舞台「THE★JINRO―イケメン人狼アイドルは誰だ!!―」で新型コロナウイルスのクラスターが発生した問題で、主催のライズコミュニケーションが、劇場の新宿シアターモリエール側の求める感染防止策を守っていなかったことが15日、分かった。劇場のある新宿区の保健所が本紙に明らかにした。

 劇場が加盟する小劇場協議会も14日に発表した報告文を修正。劇場側に確認したところ、同協議会のガイドラインに従った感染防止策についてライズ側と協議したものの「遵守(じゅんしゅ)を徹底していただけなかった」と説明した。

 保健所の担当者によると、施設への立ち入り調査では設備などの基準値はクリアしていたが、ガイドラインで禁止されている会場内での握手や物品販売を出入り口付近で実施。劇場側は再三やめるよう指導していたという。「劇場側の要請を(ライズが)無視していたようです」と担当者。ずさんな感染対策が明らかになった。

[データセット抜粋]

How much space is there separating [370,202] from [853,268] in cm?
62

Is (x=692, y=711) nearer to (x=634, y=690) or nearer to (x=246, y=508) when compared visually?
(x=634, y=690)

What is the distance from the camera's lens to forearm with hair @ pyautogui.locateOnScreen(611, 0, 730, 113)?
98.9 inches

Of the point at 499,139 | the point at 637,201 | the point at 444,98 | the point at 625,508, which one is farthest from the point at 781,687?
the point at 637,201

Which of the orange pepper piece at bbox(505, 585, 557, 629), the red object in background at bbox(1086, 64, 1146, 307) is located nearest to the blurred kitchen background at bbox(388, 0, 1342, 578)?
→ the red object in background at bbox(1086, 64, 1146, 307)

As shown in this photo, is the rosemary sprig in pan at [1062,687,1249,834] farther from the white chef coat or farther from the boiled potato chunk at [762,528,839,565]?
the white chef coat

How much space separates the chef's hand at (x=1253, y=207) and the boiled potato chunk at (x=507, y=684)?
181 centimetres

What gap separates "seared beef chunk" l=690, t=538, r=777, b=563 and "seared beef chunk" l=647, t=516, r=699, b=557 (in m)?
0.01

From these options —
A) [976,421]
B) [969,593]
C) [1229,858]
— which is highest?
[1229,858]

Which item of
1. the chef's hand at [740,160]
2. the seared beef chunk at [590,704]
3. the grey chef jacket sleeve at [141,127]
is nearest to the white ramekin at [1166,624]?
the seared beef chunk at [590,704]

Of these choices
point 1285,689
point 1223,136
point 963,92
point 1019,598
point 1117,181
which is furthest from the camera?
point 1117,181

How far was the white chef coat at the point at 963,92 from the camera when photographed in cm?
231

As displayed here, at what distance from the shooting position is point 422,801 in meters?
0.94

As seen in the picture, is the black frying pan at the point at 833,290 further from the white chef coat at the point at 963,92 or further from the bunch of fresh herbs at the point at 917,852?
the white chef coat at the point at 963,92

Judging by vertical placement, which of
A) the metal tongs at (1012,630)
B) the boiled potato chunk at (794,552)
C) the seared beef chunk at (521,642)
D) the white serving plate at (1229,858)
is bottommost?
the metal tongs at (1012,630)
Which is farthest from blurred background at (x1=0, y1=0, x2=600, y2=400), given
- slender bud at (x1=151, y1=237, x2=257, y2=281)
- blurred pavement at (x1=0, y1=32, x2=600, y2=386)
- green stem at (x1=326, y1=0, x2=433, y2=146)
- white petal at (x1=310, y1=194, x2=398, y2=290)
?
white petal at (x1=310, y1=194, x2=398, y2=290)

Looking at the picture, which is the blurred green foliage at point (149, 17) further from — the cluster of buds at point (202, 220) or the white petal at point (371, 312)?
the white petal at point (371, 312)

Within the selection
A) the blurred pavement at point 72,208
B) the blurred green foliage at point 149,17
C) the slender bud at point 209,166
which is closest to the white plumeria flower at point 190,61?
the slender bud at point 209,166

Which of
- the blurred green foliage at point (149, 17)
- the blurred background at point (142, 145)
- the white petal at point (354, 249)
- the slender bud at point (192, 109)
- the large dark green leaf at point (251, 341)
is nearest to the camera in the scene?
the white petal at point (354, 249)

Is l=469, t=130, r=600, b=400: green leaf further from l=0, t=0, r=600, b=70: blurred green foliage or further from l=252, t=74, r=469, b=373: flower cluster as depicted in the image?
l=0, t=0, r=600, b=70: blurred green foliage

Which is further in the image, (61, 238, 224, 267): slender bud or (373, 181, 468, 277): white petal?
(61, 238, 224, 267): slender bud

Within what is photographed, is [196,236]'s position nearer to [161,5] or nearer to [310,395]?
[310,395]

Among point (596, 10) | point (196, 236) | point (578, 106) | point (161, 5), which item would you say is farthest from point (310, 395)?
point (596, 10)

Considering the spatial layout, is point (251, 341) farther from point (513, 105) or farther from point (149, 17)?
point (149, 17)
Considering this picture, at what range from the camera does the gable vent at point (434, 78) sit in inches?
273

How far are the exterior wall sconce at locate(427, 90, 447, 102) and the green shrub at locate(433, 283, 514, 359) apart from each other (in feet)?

### 課題
舞台でのクラスター発生を報じた記事を、最後の文の後から書き継いでください。 データは、舞台でのクラスター発生を報じた記事とは別の資料である。

### 課題の出力
 ライズを巡っては、国や政府の指針を超える収容人数を設定していた疑いも浮上している。当初は収容人数130人の恵比寿・エコー劇場(東京)での開催を予定していたが、同劇場の担当者によると「当劇場の座席数ではソーシャルディスタンスを保てないと判断しキャンセルとした」という。しかし既に入場券を販売していたライズ側は、その後、186人収容のシアターモリエールでの開催にそのまま移行したとみられている。

 演劇プロモーターによると、ライズはこれまでも頻繁に韓流俳優らを招き、写真撮影などファンと密に接触する公演を行っていたという。「会場には女性ファンしかおらず、舞台というよりファンミーティング」(同プロモーター)。今回も終演後に楽屋口で待つファンにサインなどを行っていた様子が目撃されている。

 観客と出演者、スタッフ計850人の濃厚接触者を出した公演。ライズの発表によると、この日までの感染者数は計59人に達した。観客への感染もまだまだ収まりそうにない。